Aim 1: Reproduce word for word the stretch of the External Secrets Operator article from "After installing Vault, it’s" through "the following commands.".

Extract to read:
⁂
Managing Kubernetes Secrets Dynamically from Vault via External Secrets Operator

Hello, I hope everything is going well in your life.

In this article, we will examine External Secret Operator, an Open Source software that allows us to manage Kubernetes Secrets dynamically externally.

We will install External Secret Operator on the Kubernetes Cluster via helm as a CRD (Custom Resource Definition). Then, we will create an External Secret Store and External Secret.

You can create External Secrets either on a namespace basis or globally.

The External Secret Store supports providers that allow you to dynamically transfer secrets from various platforms such as AWS Secrets Manager, Azure Key Vault, Google Cloud Secret Manager, HashiCorp Vault, and more, into Kubernetes secrets. In this article, we will fetch secrets from HashiCorp Vault.

We’ll quickly set up Vault in the article and then create a token with read permissions. Through this token, the External Secret Store will communicate with Vault. Finally, we’ll complete the article by creating example secrets.

1- Install Vault on Kubernetes Cluster via Helm

You can install Vault on the Kubernetes Cluster using the following command:

# Get Helm Version 
helm version
version.BuildInfo{Version:"v3.11.1", GitCommit:"293b50c65d4d56187cd4e2f390f0ada46b4c4737", GitTreeState:"clean", GoVersion:"go1.19.5"}

# Install Vault 
helm repo add hashicorp https://helm.releases.hashicorp.com
helm repo update 
helm search repo hashicorp/vault
helm install vault hashicorp/vault -n demo-vault --create-namespace 

After installing Vault, it’s necessary to unseal the Vault pod from within to bring it into an unsealed state. Otherwise, you won’t be able to use Vault while it’s in the sealed state.

We’ll obtain one Unseal Key and the Root Token using the following commands.

If you want to learn more detailed information about Vault, you can check out the following series.
⁂
Aim 2: Return every line in the records below that contains the string "distance".

Records provided:
⁂
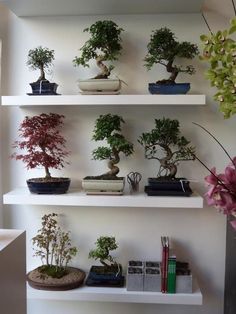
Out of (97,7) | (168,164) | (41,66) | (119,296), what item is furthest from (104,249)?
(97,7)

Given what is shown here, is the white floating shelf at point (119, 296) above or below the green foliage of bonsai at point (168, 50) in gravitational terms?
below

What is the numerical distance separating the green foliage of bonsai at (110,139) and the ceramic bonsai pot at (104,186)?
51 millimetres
⁂
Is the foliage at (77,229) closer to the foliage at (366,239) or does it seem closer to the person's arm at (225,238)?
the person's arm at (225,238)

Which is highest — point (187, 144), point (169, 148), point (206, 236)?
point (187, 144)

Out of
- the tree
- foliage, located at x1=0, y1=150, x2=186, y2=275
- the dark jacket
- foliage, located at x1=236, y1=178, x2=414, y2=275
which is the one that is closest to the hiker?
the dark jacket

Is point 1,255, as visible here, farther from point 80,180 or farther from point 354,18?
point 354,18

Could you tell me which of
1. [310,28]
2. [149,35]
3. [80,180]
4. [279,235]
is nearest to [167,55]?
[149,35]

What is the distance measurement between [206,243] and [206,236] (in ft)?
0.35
⁂
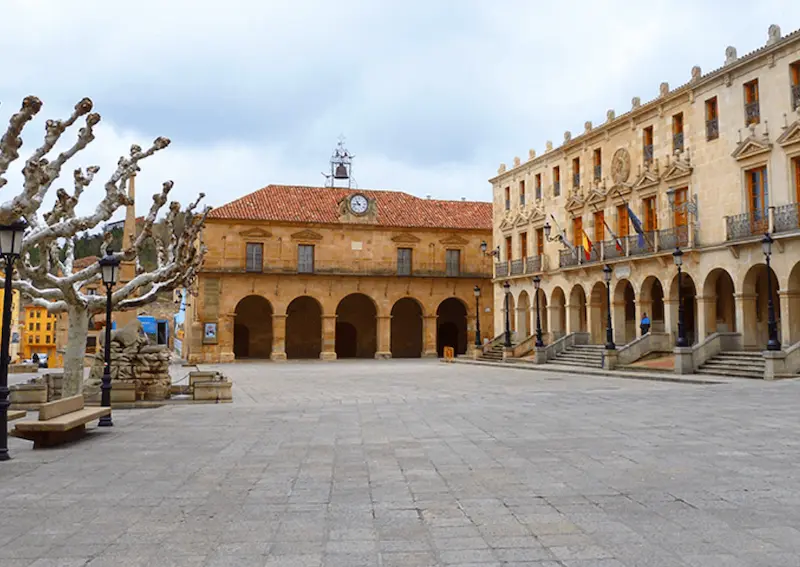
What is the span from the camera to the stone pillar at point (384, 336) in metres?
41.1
⁂
Reply 1:
After installing Vault, it’s necessary to unseal the Vault pod from within to bring it into an unsealed state. Otherwise, you won’t be able to use Vault while it’s in the sealed state.

We’ll obtain one Unseal Key and the Root Token using the following commands.

Reply 2:
What is the numerical distance separating the green foliage of bonsai at (110,139) and the ceramic bonsai pot at (104,186)?
What is the distance measurement between [206,243] and [206,236] (in ft)?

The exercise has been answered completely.